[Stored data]

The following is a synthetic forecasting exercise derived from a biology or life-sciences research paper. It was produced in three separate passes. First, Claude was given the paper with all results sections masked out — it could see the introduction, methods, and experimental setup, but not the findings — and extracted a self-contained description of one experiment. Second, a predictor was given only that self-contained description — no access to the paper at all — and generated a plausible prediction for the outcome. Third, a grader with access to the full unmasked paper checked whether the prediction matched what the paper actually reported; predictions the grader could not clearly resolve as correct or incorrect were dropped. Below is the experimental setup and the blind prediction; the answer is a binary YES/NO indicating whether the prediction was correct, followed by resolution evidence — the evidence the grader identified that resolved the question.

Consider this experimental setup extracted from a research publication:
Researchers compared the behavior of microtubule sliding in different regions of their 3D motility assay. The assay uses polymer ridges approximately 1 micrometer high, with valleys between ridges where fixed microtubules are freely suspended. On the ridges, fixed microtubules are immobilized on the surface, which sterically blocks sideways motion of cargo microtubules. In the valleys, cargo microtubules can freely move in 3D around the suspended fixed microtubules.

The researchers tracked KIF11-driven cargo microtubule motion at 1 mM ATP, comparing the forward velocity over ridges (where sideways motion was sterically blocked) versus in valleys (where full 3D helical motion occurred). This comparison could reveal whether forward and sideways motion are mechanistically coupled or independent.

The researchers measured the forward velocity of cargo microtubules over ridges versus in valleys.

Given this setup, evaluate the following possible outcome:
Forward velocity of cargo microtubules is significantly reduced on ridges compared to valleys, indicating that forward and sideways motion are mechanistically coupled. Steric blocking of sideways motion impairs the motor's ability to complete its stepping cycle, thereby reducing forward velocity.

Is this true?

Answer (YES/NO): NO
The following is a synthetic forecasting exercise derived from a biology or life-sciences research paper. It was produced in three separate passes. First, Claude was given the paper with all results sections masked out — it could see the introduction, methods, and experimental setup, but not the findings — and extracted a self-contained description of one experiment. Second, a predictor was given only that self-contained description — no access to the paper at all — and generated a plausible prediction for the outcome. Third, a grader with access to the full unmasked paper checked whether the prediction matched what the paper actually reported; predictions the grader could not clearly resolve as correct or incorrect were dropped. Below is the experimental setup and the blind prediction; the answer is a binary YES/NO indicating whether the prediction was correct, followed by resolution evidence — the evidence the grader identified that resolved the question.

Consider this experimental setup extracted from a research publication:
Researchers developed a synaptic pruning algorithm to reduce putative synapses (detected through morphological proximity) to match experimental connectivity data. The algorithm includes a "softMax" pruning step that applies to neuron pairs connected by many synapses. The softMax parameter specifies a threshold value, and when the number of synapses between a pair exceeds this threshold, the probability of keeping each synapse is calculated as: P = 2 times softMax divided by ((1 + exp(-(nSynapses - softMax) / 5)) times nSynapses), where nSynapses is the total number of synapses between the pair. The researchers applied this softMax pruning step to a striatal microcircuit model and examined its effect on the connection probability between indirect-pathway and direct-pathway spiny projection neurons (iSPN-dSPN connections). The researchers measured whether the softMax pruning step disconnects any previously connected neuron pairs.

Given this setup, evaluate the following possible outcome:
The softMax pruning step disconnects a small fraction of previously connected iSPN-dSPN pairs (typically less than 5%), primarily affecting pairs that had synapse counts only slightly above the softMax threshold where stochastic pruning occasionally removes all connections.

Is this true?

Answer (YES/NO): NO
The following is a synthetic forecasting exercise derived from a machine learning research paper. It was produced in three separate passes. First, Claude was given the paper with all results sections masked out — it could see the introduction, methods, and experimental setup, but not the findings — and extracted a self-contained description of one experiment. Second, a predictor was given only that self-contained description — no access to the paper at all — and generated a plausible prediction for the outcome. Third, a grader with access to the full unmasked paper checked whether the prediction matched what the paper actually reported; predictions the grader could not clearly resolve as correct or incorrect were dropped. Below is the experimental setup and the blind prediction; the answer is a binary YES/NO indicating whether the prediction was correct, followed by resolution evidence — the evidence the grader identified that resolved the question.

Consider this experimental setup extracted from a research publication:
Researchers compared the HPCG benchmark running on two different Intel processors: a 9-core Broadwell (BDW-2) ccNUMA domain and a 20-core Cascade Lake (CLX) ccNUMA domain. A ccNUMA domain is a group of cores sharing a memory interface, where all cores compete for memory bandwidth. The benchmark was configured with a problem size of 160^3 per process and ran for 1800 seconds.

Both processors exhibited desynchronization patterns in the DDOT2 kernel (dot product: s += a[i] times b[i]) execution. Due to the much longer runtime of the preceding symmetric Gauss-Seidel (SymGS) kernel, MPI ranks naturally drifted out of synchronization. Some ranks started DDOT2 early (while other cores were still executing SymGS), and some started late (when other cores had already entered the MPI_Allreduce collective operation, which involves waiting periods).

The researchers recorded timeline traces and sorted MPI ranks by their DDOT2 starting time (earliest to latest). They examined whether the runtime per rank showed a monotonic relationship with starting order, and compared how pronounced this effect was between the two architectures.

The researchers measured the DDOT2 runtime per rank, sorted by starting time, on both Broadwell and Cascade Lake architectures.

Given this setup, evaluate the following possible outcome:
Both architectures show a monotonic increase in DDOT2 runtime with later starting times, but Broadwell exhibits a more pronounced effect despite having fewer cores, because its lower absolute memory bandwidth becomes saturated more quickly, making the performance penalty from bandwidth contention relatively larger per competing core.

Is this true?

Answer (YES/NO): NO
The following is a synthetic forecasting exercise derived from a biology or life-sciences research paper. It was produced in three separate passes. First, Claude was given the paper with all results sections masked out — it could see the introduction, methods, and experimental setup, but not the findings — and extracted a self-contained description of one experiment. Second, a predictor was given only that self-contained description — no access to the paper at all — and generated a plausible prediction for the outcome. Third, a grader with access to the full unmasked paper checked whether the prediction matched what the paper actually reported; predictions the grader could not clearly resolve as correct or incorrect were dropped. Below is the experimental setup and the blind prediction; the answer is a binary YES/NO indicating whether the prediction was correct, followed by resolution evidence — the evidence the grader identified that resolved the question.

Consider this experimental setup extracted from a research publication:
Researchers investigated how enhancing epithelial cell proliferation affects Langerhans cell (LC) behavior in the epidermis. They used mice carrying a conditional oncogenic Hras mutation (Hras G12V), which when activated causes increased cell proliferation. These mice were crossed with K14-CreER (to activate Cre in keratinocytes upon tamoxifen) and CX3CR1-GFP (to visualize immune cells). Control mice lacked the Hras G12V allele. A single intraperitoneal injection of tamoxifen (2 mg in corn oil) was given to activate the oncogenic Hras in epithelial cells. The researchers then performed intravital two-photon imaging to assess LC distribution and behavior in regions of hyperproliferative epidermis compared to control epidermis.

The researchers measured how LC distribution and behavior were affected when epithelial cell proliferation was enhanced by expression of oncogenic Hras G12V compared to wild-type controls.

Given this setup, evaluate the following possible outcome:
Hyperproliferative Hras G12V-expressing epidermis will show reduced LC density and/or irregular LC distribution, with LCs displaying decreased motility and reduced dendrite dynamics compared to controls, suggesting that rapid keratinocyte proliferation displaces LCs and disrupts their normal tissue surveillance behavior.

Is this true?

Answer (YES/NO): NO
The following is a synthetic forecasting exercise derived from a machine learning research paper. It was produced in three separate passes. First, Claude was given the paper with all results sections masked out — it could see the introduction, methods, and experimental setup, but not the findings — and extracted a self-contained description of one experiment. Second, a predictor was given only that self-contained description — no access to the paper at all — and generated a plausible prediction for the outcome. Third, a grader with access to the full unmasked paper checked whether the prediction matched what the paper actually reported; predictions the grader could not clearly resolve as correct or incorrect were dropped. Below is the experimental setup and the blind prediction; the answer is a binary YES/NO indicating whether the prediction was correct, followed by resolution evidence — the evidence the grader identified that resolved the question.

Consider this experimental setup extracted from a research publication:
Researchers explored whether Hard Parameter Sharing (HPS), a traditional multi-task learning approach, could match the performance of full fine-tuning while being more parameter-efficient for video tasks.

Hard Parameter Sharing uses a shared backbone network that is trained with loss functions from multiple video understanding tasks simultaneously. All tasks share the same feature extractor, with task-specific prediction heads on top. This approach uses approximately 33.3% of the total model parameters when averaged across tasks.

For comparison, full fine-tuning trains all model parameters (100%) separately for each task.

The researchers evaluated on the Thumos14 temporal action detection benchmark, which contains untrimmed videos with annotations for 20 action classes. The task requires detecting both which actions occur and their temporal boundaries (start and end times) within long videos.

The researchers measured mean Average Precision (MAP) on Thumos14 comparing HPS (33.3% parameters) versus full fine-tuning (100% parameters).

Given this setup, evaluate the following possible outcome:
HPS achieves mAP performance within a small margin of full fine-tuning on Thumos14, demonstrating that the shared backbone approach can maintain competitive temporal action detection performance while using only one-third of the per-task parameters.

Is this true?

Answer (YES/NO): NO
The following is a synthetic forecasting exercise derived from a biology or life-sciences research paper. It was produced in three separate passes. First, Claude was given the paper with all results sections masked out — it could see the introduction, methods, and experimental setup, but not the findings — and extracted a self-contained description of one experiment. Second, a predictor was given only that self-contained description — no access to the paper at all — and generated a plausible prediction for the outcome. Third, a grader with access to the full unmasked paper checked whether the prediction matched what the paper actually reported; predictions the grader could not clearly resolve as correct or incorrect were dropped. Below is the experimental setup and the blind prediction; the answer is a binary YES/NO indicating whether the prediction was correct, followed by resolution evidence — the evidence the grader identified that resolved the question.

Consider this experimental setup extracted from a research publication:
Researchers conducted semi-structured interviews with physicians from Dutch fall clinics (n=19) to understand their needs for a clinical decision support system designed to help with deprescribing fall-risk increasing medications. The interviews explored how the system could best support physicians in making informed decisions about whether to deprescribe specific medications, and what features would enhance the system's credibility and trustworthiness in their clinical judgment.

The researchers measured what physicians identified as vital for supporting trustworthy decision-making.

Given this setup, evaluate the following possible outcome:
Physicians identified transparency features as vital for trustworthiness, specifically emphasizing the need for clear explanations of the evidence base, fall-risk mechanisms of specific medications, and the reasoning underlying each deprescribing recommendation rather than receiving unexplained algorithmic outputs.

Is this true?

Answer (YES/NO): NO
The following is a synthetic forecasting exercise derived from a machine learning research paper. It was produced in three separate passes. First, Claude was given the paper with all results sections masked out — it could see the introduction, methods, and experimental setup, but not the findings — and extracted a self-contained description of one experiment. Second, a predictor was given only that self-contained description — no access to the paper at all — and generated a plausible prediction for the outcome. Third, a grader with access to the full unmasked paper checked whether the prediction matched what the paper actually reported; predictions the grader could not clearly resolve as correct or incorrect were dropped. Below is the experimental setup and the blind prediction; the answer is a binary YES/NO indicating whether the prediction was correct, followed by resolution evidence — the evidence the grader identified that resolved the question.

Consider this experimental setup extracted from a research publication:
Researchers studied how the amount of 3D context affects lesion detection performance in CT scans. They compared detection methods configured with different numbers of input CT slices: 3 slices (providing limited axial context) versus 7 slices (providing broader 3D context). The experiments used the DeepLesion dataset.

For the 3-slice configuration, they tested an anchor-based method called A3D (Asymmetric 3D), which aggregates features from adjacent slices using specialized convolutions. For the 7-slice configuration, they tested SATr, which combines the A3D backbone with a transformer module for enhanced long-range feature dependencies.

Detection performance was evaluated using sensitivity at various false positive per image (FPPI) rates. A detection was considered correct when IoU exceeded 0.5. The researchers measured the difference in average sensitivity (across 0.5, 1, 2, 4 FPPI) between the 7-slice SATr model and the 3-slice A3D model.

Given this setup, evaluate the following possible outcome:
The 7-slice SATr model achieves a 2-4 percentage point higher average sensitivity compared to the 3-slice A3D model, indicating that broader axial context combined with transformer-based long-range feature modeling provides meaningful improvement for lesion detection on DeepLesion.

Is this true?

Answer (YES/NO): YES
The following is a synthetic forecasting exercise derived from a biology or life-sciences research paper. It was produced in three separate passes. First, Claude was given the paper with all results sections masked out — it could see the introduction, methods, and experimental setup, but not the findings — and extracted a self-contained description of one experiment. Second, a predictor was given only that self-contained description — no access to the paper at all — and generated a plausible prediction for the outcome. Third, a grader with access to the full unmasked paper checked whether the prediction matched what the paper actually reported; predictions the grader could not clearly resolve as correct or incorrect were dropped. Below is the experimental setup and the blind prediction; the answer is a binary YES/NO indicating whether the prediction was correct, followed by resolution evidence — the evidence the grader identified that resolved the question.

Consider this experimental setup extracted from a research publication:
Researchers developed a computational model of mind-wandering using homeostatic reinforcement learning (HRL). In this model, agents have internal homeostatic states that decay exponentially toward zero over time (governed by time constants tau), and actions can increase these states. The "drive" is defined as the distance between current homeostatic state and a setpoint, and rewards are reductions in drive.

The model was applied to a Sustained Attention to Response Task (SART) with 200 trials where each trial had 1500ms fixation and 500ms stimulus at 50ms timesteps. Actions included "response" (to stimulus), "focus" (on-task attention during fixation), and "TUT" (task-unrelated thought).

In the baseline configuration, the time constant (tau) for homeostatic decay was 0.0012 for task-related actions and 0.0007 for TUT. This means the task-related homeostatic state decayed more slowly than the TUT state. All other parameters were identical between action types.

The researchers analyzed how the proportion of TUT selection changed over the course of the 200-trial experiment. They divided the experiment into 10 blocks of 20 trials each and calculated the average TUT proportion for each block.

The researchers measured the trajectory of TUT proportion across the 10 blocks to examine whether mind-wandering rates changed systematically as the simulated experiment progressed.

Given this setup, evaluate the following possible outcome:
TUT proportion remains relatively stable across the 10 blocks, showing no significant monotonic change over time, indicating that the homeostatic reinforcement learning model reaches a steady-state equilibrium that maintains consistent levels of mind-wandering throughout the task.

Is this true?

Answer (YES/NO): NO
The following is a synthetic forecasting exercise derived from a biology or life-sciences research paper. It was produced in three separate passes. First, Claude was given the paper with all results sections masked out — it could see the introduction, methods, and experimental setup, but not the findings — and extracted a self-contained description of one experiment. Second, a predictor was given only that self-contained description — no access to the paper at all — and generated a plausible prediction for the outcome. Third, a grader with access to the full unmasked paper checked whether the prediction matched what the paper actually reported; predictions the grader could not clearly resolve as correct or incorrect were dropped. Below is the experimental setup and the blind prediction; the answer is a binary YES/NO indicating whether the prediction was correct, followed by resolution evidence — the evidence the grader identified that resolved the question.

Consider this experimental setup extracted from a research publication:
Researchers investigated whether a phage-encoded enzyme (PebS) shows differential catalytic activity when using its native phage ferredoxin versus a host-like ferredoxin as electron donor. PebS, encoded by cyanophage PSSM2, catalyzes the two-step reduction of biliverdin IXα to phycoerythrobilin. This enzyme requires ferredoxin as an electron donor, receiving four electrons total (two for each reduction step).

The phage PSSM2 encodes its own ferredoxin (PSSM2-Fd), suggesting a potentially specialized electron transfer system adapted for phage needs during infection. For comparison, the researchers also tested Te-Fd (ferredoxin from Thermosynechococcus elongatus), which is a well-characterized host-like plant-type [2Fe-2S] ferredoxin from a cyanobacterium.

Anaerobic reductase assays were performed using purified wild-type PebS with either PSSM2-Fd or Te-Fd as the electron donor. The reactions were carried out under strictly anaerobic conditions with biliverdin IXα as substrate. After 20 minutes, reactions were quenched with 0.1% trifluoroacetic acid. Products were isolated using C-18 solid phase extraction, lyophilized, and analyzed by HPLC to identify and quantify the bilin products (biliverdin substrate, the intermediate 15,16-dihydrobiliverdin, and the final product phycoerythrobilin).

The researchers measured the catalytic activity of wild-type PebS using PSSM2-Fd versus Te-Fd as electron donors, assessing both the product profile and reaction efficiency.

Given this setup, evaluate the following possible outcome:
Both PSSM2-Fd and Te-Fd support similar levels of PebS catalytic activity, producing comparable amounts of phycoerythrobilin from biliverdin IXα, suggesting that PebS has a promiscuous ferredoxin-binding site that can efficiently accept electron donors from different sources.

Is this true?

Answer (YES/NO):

**Exercise description**. Look back at the entries above. Retype the line with "Researchers studied how", the line with "Answer (YES/NO): YES", and all lines in between.

**Solution to the problem**.
Researchers studied how the amount of 3D context affects lesion detection performance in CT scans. They compared detection methods configured with different numbers of input CT slices: 3 slices (providing limited axial context) versus 7 slices (providing broader 3D context). The experiments used the DeepLesion dataset.

For the 3-slice configuration, they tested an anchor-based method called A3D (Asymmetric 3D), which aggregates features from adjacent slices using specialized convolutions. For the 7-slice configuration, they tested SATr, which combines the A3D backbone with a transformer module for enhanced long-range feature dependencies.

Detection performance was evaluated using sensitivity at various false positive per image (FPPI) rates. A detection was considered correct when IoU exceeded 0.5. The researchers measured the difference in average sensitivity (across 0.5, 1, 2, 4 FPPI) between the 7-slice SATr model and the 3-slice A3D model.

Given this setup, evaluate the following possible outcome:
The 7-slice SATr model achieves a 2-4 percentage point higher average sensitivity compared to the 3-slice A3D model, indicating that broader axial context combined with transformer-based long-range feature modeling provides meaningful improvement for lesion detection on DeepLesion.

Is this true?

Answer (YES/NO): YES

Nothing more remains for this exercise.